Let $M$ be a compact, connected, oriented $n$-dimensional manifold without boundary. Suppose that $M\#M\cong M$. Does it imply that $M \cong S^n$?
Sorry if this is a naive question. This is not my area, and I have very few examples of higher dimensional manifolds under my belt, so I wouldn't know how to construct a counter-example!
This is true. More generally, we prove that if $N\sharp M \cong N$ for a single closed orientable manifold $N$, then $M$ is homeomorphic to a sphere.
First, by the classification of compact surfaces, this is true when $N$ and $M$ are surfaces, so we may assume $n=\dim N \geq 3$.
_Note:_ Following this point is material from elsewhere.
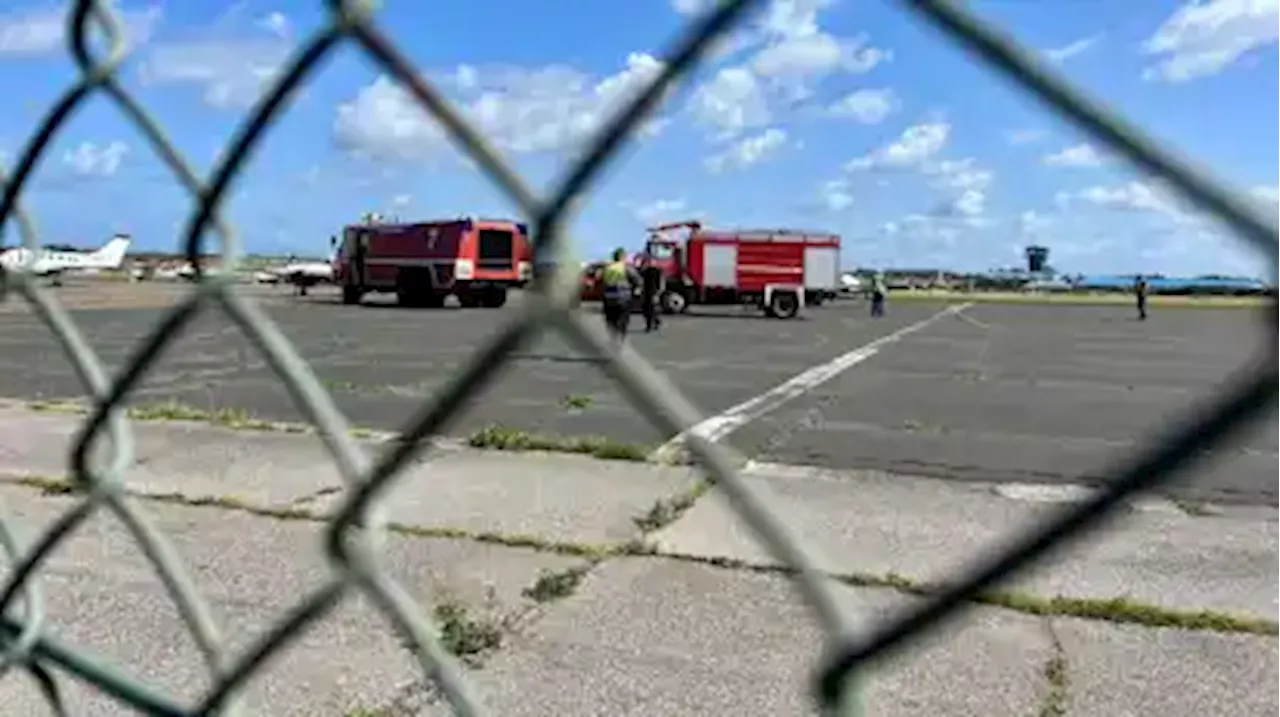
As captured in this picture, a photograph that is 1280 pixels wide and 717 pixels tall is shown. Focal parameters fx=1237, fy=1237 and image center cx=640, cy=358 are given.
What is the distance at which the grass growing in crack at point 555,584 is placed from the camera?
13.0ft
Now, one can apply van Kampen's Theorem to learn that $\pi_1(M\sharp N)\cong \pi_1(M)\ast \pi_1(N)$. Since $N$ is compact, $\pi_1(N)$ is finitely generated, say with minimal generating set consisting of $r$ generators. Let $s$ be the minimal number of generators of $\pi_1(M)$. Then, $r+s$ is the size of the minimal generating set of $\pi_1(M)\ast \pi_1(N) \cong \pi_1(N)$, so $r+s = r$. Since $r$ is finite, this implies $s = 0$. Thus, $M$ is simply connected.
Using Mayer-Veitoris, and the fact that $N$ is orientable (assumption) and $M$ is orientable (since it's simply connected), one now sees that $H_i(N)\cong H_i(M\sharp N) \cong H_i(M)\oplus H_i(N)$ for $0< i < n$. Since the homology groups of $M\sharp N$ and $M$ are finitely generated abelian groups, we can cancel to find that $H_i(M) = 0$ for $0<i<n$.
All this shows that $M$ is a simply connected homology sphere. The Hurewicz theorem together with Whitehead's theorem now imply $M$ is homotopy equivalent to a sphere. Finally, the Poincare conjecture then implies that $M$ is homeomorphic to a sphere.